Count the lines of the data below that contain the string "slope". Give only the number.

> **Raw data**
--------------------

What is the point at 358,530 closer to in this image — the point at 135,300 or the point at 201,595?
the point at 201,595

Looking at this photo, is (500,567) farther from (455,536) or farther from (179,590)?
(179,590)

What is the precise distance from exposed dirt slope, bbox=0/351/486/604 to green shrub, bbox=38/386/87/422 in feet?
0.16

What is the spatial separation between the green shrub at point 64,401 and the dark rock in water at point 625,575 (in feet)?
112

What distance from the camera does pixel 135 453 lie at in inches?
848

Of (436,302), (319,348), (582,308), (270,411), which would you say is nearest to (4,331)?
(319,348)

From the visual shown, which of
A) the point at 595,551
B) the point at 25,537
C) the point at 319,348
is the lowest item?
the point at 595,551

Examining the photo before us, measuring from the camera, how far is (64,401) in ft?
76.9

--------------------

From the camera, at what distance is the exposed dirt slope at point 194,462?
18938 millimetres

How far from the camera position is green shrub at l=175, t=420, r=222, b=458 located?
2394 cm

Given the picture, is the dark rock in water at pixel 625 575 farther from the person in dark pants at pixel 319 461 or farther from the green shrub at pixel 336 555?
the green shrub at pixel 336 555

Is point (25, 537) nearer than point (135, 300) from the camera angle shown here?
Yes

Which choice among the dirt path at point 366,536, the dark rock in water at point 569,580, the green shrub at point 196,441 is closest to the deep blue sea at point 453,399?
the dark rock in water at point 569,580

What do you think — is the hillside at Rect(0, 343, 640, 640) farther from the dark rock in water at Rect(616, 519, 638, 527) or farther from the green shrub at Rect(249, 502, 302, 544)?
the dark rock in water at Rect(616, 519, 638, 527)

--------------------

> **Solution for this problem**
2